From the North Arabian Gulf to the Classroom
A Navy veteran says he’s always been a teacher.
November 9, 2017
When Tim Cart joined the Navy at age 21, he asked for an assignment with the Hospital Corps. After becoming a hospital corpsman, he attended preventive medicine technician school and for almost nine years provided basic care and disease counseling to Sailors, Marines and the people they came in contact with across the globe.
This fall, Cart is one of 40 veterans continuing their service as a Teach For America corps member. He is teaching science and advising a caseload of students at Diego Valley Charter School-El Cajon, an independent study school that specializes in serving teens who need a nontraditional setting to earn a diploma.
As our nation celebrates Veteran’s Day, we asked Tim to share his story of service to country and students and the impact he wants to make as part of our diverse network.
Q: Why did you join the Navy?
A: I am from the Bay area originally, and I spent some time as a transient teen sometimes having nowhere to stay. After reconnecting with my Dad in Seattle, he arranged for me to move up there, finish high school, and either go to college or find a job. I joined the Navy when I was 21 and negotiated a contract as a hospital corpsman, which is like an LPN or nurse. When we were out to sea, there would be two or three hospital corpsmen on the ship to serve the medical needs of 400 people. There were no doctors or nurses, we did everything.
Q: What did you learn from your Navy service?
A: When I joined the Navy, I was still a young, selfish kid. I was thrust into real and dangerous sets of circumstances. People’s lives were dependent on whether I was honest, whether I went the extra mile. I grew up quickly. I learned that when you do something there are consequences, and when you don’t do something there are consequences. What came out of that growth was a genuine, altruistic desire to be there for others, to help their situation beyond just patching them up.
Q: How so?
A: At the time, gay people were not allowed in the military. There was a “don’t ask, don’t tell” policy in effect. Because I was a medical person, circumstances often dictated that I would be trusted with that information about a person. I never betrayed that trust and did my best to be a good listener. Sometimes that is all a person needs to feel better about whatever is going on in their lives.
Q: Were you involved in any international conflicts?
A: I was in the Middle East in 1997. Between the two Gulf Wars, we were part of a task force enforcing the existing UN embargo placed on Iraq. We conducted visit, boarding, search and seizure (VBSS) operations in the North Arabian Gulf. We pulled ships over, boarded them, searched for contraband in addition to providing a health inspection and medical assistance to the crew.
Q: What brought you to the classroom and to Teach For America-San Diego?

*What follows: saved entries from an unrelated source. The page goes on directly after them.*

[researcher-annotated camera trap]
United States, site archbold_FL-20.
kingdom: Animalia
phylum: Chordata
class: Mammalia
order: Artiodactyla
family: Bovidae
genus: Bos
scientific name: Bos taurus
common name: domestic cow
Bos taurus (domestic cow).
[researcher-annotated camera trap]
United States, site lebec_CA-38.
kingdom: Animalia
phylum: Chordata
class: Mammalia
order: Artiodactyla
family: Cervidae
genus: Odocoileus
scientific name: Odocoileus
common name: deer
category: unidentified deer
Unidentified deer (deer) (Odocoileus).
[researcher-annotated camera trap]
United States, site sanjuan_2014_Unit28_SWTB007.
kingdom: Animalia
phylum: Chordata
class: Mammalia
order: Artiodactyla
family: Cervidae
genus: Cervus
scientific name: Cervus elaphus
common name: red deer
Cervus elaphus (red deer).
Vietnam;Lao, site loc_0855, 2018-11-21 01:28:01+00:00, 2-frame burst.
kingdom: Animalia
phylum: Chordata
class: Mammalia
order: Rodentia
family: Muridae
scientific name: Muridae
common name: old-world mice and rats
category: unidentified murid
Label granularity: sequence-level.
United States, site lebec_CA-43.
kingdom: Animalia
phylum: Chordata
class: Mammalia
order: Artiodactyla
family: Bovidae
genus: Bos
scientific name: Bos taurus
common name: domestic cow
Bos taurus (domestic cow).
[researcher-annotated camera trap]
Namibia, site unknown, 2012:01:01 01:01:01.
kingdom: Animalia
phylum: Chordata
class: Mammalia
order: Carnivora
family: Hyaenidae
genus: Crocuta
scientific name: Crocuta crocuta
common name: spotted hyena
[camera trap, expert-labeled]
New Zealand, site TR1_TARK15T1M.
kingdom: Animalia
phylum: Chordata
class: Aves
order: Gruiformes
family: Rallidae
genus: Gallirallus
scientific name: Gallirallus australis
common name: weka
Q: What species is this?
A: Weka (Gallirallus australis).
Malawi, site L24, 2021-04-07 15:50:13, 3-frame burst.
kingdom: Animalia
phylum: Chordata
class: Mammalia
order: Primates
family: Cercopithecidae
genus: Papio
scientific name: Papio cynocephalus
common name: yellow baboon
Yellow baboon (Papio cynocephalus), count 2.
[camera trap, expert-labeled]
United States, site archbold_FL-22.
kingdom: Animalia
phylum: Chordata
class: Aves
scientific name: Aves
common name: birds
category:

A: I served in the Navy for 8 ½ years, I got out toward the end of 2002. After that I worked in different industries, finished a bachelor’s in sociology, got a master’s in education and was working as the dean of a career college when the school closed. At 43, I hit a point of asking myself: What am I going to do now? My wife reminded me that when I was in the Navy, I wanted to be a teacher. I have always been an educator in some capacity, just always with adults. I realized that’s what I was missing.
I was in another credential program when I saw an ad for Teach For America, started reading more and more, and realized values-wise that TFA was aligned with my personal values. So, I’m starting over! I’ve only got about 30 good working years left in me, so I need to have as much impact as possible. I want to help kids who are like I was as a kid.
Q: What’s it like joining the corps mid-life as a career changer, versus the corps members who are coming right out of college?
A: I think of my fellow corps members as my kids; I have a 22-year-old son. I know we are all professionals, though they can run circles around me academically, and I find myself counseling them on basic life issues. It works.
Q: Do you see a connection between your military service and your teaching service?
A: Yes. For me, teaching in any capacity is not about efficiently delivering content, but rather about improving society as a whole through positive interaction with human beings. I apply my military background in epidemiology and my former bosses’ axiom: When trying to find patient zero, you think in terms of populations, but you have to see individuals. I’ve taken that everywhere with me, and it works in education. You have to be mindful of the overarching sociocultural realities your students live with but you also have to recognize, acknowledge and serve the unique person right in front of you. But above all, you have to genuinely care about your students. All of them. That is the key.